El juez Rubén Norry indagó ayer a César Offidani. Afirmó que su novia, de 14 años, le dijo que se volvía con su ex pareja. No hizo mención a las frases escritas en el cuerpo de la víctima.

Por Redacción

ROCA (AR).- «Cuando vuelvas a las 10 no voy a estar acá, porque me voy a vivir con Juan». Esta frase la habría pronunciado Daiana García, la chica de 14 años que estaba embarazada y habría sido el desencadenante para que su novio César Offidani la asfixiara provocándole la muerte.

Según se supo, ésta fue una de las frases que formaron parte de la declaración indagatoria que el confeso homicida realizó ayer a la mañana ante el juez Rubén Norry.

«No declaró extensamente, porque sólo se acuerda de algunas cosas», dijo ayer el abogado Eves Tejeda.

Es que el cuerpo de la jovencita apareció con dos inscripciones realizadas con birome. Una de ellas decía: «Te la gané Juan, me la llevo conmigo», y la otra «César y Daiana se aman x siempre».

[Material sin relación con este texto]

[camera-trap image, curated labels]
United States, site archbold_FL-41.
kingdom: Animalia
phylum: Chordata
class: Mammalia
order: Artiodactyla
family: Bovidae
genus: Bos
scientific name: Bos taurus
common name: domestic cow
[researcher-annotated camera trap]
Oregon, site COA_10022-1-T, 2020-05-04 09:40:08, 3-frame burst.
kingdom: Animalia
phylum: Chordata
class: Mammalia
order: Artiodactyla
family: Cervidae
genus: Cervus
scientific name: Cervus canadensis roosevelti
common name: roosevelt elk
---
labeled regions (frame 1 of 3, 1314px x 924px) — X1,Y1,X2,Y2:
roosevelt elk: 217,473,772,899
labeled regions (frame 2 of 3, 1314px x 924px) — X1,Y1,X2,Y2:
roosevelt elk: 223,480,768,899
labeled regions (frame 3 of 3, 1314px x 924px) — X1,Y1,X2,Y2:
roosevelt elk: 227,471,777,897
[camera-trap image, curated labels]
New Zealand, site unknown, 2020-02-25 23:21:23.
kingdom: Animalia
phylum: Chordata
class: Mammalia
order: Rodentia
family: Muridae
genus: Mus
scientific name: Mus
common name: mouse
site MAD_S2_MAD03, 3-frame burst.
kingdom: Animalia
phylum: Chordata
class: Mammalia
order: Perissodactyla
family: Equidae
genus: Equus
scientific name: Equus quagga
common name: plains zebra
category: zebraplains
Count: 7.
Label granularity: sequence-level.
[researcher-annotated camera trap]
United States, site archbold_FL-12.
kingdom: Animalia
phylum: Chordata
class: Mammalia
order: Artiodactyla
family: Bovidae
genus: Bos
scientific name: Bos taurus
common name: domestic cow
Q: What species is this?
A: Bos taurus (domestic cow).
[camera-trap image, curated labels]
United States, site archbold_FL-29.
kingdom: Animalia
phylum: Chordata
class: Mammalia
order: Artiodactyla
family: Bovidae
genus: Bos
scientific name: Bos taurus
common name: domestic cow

«De eso no se acuerda nada» dijo el defensor, y es una de los agravantes que complicarían aún más la situación del joven de 25 años detenido.

Tanto en un tramo de la declaración como en una de las escrituras, aparece mencionado un tal Juan. Los investigadores confirmaron que se trata de Juan Retamal, quien es el padre del bebé que esperaba Daiana.

Offidani sabía quién era el padre de la criatura, pero según declaró ayer se ofreció a hacerse cargo de él. La relación Con Daiana la había comenzado hace cinco meses -el embarazo había llegado al séptimo mes de gestación- y desde hacía tres estaban conviviendo en el departamento de la calle Piedrabuena al 1.500, escenario de la tragedia.

Trascendió que durante la declaración, Offidani dijo que «conoció a Daiana después de haberse separado de Juan Retamal, y que éste le había enviado familiares en varias oportunidades para amenazarlo y golpearlo. Refirió dos palizas recibidas, y una de ellas obligó a que lo atendieran en el hospital», dijo el defensor. «Los golpes y las amenazas eran para que deje de vivir con Daiana», amplió.

El día anterior al hecho, la jovencita fue a visitar a su madre y Offidani no la acompañó, lo que habría generado malestar en ella. «Esto provocó una discusión y ella le advirtió que cuando regresara ya no estaría. Él le dijo que si se iba se mataría, y ahí pasó lo que pasó», señaló el defensor.

Siempre según Tejeda, a partir de ese momento, su cliente no se acuerda más nada de lo sucedido. «Lo único que dijo es que le tapó la boca», agregó. «Sus recuerdos recién regresan cuando se estaba ahogando en el canal grande y por instinto salió. Pero vio venir a dos policías y se volvió a tirar, hasta que lo convencieron y lo sacaron con la ayuda de una soga».

La causa está caratulada como doble homicidio, con pena de prisión perpetua. «Pero hay que ver si no cambia la carátula porque en la autopsia no hay signos de estrangulamiento y da como causal de fallecimiento un paro cardiorrespiratorio», dijo.

A juicio del defensor, se podría caratular la causa como homicidio preterintencional, es decir que el forcejeo le provoca el paro, además de la emoción violenta. Al menos esa figura legal es parte de la estrategia defensiva.

En caso de caratularse así, Offidani podría recuperar la libertad ya que según el inciso b del artículo 81, este delito tiene una pena de 3 a 6 años de reclusión o 1 a 3 de prisión, siendo en ambos casos excarcelable.

Para los próximos, Offidani podría ser sometido a un tratamiento psiquiátrico y se pondría un especialista de parte. Mientras, comenzó a correr el plazo de días hábiles para que el juez Rubén Norry defina la situación procesal del imputado.